柄杓に掬ったマッコリを断り仏頂面で焼酎を煽っている。久々に焼肉に誘われて、店に入るなり焼酎を頼んだ悦子を見て、これはヤバいなと美穂は直感した。ごめんねヒロくん、今日遅くなる。こいつは何かあったに違いないと半ばあきらめ加減に、他愛もない仕事の話題を続けながら悦子の血のアルコール濃度が上がっていくのを待った。
「――やっぱり、簡単に色々許しちゃダメなんだよね」
目元が赤らみ、テーブルに凭れるように崩れ始めた悦子が呟いた。ああ始まった、と美穂は心中身構えて、
「ん? どした。愛しのマシュマロマンが遂に『踏んづけてくださぁい』ってオネダリしてきたか?」
と肉を悦子の小皿に乗せながら言った。
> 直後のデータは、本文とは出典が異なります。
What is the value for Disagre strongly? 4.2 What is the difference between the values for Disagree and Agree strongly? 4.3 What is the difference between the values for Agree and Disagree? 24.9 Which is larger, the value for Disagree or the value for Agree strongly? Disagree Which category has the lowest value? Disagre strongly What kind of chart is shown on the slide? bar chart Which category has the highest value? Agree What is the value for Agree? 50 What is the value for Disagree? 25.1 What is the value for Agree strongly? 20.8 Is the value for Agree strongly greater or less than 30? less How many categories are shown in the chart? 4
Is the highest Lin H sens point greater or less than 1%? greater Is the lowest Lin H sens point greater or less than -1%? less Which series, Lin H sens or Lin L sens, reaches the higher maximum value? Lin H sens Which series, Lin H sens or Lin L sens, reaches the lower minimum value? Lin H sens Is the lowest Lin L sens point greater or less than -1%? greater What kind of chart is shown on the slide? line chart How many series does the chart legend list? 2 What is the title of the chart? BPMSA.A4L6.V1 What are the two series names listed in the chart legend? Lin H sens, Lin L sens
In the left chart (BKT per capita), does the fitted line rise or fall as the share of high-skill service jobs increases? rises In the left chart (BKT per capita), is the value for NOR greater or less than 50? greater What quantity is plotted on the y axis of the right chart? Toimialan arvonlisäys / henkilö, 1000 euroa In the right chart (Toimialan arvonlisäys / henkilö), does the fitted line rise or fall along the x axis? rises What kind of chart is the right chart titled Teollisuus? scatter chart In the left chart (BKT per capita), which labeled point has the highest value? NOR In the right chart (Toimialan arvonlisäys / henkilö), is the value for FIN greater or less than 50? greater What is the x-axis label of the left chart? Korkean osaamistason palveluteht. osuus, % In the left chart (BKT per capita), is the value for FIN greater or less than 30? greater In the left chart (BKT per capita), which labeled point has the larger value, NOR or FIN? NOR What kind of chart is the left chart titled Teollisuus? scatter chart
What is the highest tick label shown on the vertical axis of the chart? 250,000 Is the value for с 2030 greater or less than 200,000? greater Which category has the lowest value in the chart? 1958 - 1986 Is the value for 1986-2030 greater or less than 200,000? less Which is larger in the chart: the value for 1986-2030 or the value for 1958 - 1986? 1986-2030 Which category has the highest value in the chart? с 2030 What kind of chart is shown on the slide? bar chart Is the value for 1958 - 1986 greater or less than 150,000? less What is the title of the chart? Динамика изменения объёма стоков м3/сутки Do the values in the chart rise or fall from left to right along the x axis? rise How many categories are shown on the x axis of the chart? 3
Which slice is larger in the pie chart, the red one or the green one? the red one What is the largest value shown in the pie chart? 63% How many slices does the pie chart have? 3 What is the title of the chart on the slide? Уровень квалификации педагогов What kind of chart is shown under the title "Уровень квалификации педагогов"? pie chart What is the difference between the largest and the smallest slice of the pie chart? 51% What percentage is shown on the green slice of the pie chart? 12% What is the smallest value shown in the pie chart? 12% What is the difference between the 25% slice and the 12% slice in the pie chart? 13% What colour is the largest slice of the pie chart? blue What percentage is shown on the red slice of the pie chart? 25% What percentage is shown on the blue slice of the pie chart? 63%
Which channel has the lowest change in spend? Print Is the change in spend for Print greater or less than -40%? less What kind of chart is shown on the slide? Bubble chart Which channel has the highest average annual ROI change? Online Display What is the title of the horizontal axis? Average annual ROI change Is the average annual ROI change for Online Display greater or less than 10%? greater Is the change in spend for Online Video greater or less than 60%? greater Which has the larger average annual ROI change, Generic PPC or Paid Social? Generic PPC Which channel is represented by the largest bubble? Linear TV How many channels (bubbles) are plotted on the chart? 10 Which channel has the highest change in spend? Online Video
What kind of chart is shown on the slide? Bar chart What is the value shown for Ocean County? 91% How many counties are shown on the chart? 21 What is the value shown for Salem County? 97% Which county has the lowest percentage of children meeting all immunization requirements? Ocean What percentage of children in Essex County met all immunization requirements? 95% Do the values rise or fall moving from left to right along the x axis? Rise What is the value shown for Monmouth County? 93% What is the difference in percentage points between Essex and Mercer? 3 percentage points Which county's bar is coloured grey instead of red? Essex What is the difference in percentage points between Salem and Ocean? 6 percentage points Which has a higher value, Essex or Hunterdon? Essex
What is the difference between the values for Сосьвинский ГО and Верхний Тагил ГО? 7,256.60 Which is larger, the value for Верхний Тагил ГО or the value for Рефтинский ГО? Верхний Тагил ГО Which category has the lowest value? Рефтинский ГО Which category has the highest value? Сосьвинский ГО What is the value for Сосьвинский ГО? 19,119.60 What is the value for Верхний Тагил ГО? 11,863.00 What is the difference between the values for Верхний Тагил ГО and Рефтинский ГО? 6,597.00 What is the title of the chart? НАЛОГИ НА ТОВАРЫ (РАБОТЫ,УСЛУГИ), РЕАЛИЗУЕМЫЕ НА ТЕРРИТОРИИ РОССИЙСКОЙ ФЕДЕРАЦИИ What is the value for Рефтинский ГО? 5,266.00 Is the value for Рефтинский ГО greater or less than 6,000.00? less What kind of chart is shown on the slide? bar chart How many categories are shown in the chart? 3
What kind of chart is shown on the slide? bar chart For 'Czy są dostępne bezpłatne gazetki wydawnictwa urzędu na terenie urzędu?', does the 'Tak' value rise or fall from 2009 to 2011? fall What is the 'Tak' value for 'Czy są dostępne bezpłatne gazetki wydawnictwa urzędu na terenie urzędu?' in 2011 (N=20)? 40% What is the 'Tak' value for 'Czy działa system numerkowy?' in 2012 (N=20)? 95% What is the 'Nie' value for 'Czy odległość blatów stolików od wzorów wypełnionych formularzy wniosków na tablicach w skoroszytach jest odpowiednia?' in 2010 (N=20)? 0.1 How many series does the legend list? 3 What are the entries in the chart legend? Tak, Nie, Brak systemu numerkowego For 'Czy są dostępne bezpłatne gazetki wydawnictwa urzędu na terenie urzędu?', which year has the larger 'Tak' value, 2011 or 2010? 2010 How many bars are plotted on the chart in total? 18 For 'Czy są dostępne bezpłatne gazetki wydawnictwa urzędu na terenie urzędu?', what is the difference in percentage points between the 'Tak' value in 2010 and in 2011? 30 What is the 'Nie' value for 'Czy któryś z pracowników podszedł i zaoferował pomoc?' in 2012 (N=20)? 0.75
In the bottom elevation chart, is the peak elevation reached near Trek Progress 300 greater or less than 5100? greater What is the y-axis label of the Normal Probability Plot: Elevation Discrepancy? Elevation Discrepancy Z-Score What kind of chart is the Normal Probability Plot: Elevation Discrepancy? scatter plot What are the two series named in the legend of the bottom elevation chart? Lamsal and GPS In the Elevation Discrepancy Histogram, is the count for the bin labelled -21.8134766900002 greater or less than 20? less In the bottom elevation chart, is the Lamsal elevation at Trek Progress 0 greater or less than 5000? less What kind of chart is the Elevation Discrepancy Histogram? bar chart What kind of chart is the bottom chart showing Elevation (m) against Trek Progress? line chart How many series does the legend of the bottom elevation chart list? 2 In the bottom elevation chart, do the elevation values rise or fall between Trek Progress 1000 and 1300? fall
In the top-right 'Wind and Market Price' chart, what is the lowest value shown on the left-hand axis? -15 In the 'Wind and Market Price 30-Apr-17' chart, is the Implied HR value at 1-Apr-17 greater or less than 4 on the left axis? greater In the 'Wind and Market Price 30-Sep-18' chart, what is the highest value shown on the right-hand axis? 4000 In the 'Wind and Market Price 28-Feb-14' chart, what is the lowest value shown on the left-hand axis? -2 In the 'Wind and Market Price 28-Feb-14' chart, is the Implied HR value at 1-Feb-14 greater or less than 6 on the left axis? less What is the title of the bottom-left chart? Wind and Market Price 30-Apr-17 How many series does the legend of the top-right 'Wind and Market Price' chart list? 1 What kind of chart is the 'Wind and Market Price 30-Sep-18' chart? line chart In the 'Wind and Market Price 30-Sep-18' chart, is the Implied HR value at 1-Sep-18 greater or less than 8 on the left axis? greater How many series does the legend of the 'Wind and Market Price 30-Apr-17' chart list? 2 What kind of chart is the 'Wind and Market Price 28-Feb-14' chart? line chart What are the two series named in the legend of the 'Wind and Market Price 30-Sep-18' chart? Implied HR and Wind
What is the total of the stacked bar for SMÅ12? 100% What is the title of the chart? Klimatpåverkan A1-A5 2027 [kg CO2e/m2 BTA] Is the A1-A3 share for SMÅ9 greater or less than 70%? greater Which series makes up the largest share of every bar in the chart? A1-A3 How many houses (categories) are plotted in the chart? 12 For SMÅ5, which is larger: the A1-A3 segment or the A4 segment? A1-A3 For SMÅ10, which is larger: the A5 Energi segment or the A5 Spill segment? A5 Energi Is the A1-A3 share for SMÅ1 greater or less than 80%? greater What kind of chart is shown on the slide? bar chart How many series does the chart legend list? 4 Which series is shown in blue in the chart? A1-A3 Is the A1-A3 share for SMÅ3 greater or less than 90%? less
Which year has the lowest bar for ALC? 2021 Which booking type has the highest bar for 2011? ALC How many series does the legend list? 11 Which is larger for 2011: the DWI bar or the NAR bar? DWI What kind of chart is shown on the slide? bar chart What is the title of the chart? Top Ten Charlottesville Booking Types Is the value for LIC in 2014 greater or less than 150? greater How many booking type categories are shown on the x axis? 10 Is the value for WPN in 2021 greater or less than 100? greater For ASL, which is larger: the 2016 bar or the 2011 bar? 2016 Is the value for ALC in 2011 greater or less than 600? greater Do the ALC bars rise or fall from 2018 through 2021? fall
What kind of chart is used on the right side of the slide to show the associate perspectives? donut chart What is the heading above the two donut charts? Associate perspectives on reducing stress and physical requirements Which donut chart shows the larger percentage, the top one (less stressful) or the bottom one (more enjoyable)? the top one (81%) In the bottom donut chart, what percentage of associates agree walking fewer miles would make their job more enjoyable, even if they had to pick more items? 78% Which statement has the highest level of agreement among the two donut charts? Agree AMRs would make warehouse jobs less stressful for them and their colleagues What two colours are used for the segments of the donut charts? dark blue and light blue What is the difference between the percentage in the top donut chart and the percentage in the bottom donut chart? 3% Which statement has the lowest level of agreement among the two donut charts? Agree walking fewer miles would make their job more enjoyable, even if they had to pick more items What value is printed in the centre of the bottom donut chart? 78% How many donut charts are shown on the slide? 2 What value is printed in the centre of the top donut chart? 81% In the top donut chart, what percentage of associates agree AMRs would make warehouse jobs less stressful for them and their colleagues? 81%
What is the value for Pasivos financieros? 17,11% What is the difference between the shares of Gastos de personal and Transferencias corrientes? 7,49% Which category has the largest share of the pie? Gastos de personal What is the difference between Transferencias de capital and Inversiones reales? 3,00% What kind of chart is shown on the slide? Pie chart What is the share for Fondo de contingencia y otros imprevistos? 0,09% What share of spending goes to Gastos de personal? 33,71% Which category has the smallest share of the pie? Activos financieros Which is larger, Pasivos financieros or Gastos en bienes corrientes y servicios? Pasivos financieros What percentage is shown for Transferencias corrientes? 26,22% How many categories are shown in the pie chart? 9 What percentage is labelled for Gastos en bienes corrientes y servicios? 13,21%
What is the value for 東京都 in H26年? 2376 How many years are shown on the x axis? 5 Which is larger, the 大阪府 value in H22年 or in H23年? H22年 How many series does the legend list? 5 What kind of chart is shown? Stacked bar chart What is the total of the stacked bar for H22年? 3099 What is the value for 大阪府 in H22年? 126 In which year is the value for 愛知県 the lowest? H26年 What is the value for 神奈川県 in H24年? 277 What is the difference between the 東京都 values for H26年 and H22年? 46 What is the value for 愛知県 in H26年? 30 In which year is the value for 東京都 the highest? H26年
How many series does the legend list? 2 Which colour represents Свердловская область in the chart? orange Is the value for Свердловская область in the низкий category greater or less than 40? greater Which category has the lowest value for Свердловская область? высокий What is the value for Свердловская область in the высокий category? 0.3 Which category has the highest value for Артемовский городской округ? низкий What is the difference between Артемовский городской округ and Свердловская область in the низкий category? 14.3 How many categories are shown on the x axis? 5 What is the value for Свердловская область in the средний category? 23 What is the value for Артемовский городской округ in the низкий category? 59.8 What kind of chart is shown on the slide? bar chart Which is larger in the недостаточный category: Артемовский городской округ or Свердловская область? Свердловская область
悦子に語りかけつつ、あの平松が地面に這いつくばり、悦子が片脚を上げて体にピンヒールをめり込ませて罵っている姿が思い浮かんで、いや実に自然だな、と一人で納得していた。
「んーん、言われてない。私がオネダリしてばっか」
「いや、そんなの言わなくていい」美穂は咳払いをしてから、「じゃぁ、なんかよく知んないけどさ、幸せでいいじゃん? 何をそんなに悩んでんの?」
悦子はアルコールに呆けて潤んだ瞳で中有を眺めながら、
「やっぱさぁ……、より惚れたほうが負けなんだよねぇ……」
とまた呟いた。なんだろう、この人だいぶおかしくなってるな、と思ったが、
「ま、まあそういうもんだよね。しょうがないんじゃん? 好きになっちゃったんでしょ? でもさぁ、あんたがまさかブス専だとは思わんかったよ」
動揺を押し殺すように、わざとらしい笑いでいなそうとした美穂の言葉に、悦子は瞳に光を戻して体をムックリ起こすと、バン、とテーブルを叩いて、
「ちょっと! 人の彼氏をブスとか失礼なこと言わないでくれる!!」
と強い剣幕で言った。目がマジだ。本気で怒っている。ちょ、あの平松だよ?
「ごめんごめん、そんな怒んないで……」
「そりゃぁね、あいつに私はもったいなさすぎると思うよ? でも、すっごく私のこと求めてくるの。顔ばっかカッコイイ奴だって、ここまでトロトロにはしてくんないと思う。……顔じゃない、顔じゃないんだよ、美穂……」
「そうですね、すみませんでした」
(ヒロくん、助けて……)
前より面倒さがパワーアップしている。美穂が早速心が折れそうになって懸命に自分を鼓舞している前で、悦子の口角がへの字に落ち始めて鼻を啜り始めた。目が赤くなっている。酔いのせいではない。
「ちょっ、悦子!?」
「なんでさぁ……、したいこと、ぜーんぶ、させてあげて、んのにさぁ……」
涙声で濁った声で悦子は嗚咽にくぐもりながら、「やっぱ、男って可愛くて若い女が好きなんだぁ……」
美穂はすぐには声をかけることができなかった。悦子が感情を露わにして泣いたところを初めて見た。一気に血中濃度を上げたアルコールが悦子をより腫れ物にしている。
「ど、どしたの?」
「どうもこうもないよ」
「いや、それじゃわかんないし」
「ねえ、美穂ぉ。ダンナにメッセ送って聞いてみてよぉ……。『やっぱり若くて可愛い女が好き?』って」
できるわけない。夫のことだ、突然美穂からそんなメッセージを受け取っても直ぐ様、『バカだな、美穂が一番に決まってるだろ』などと返してくるに違いない。その想像にニヤけそうになりながらも、それを悦子が見た後の反応が恐ろし過ぎてとてもその通りにはできなかった。
「てかさ、そんなこと言うってことは、まさかあのマシュマロマンが、ってこと?」
信じがたかったが文脈を解釈するとそういうことになる。美穂は心の平穏を保とうと、平松が悦子に隠れて若くて可愛い女をモノにする姿を想像して辻褄を合わせようとしたが悉く失敗した。